Há uma razão pela qual a "esquerda" tem poucas ou nenhumas ideias quanto à saída da situação. É que o gasto excessivo, sem olhar a possibilidade de pagamento, e em nome da "justiça social", foi uma receita que o mesmo continente político quis para Portugal. Ela é uma das mães da crise.
Não vai haver soluções fáceis, nem sem dor. Reduzir drasticamente o Estado significa lançar milhares adicionais para o desemprego. Um governo avisado teria preparado cuidadosamente este momento, treinando funcionários para que pudessem adaptar-se a outros postos, no sector privado. Agora é tarde. Os piores tempos serão aqueles que vão mediar entre a previsível saída massiva do sector público até à reentrada de todas essas pessoas num mercado de trabalho mais realista e reformado.

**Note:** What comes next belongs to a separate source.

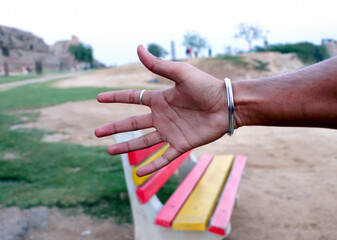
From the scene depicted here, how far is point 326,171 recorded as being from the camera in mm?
3986

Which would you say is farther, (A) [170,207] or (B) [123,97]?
(A) [170,207]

Espera-se que, perante tão dramáticas perspectivas, o Governo - este ou o próximo - não ensaie mais contabilidade criativa. O exemplo da Grécia foi demasiado mau. É necessário que, muito claramente, se mostre, nas estatísticas, quanto é que o Estado deve, e quanto é que o estado recebe. Passos Coelho andou bem ao escrever ao primeiro-ministro, pedindo-lhe que os prejuízos reais do sector público, incluindo o das parcerias com privados, sejam orçamentados e revelados.
Iremos também viver - espera-se - o fim da dívida pública política. Isto é, aquela que deriva não de funções urgentes e relevantes, para melhorar a sociedade ou proteger os fracos, mas antes de projectos de ganho partidário e de opção doutrinal.

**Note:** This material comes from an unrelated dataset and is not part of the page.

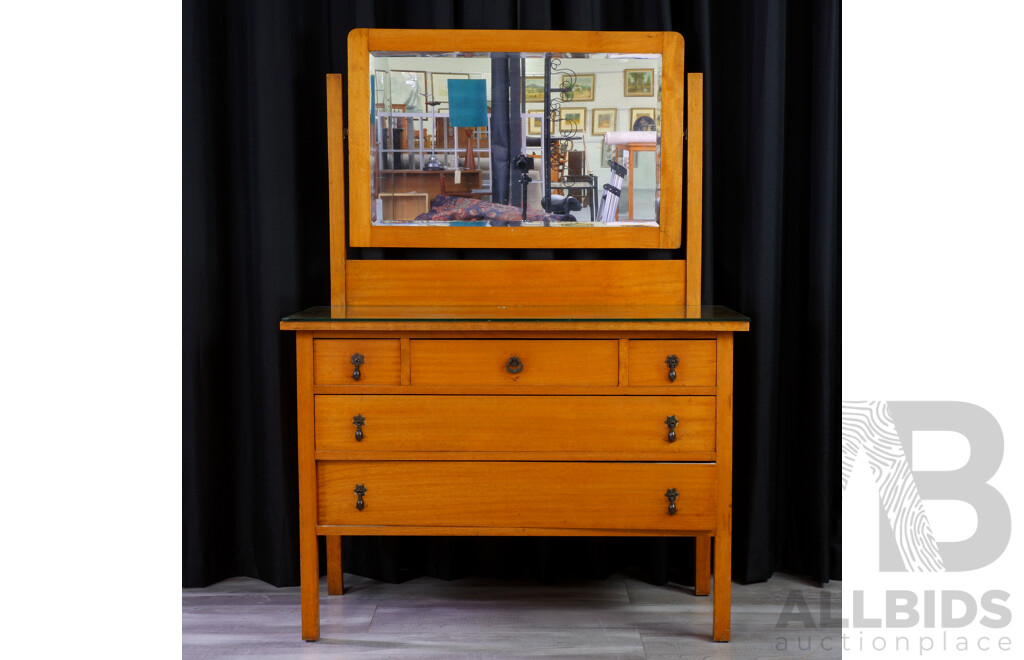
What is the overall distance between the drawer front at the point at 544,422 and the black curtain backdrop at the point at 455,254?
0.57 m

Pode dizer-se, como é evidente, que num sistema onde a política comanda a economia (uma das versões da democracia), todas as escolhas económicas são políticas.
Mas descontado isto, há uma larga margem onde se percebe que certas "opções", mesmo justificadas pela "política", matam as esperanças que dizem criar.
Qualquer mecanismo de endividamento sem responsabilização é injustificável, do ponto de vista de qualquer doutrina, porque causará mais sofrimento do que bem.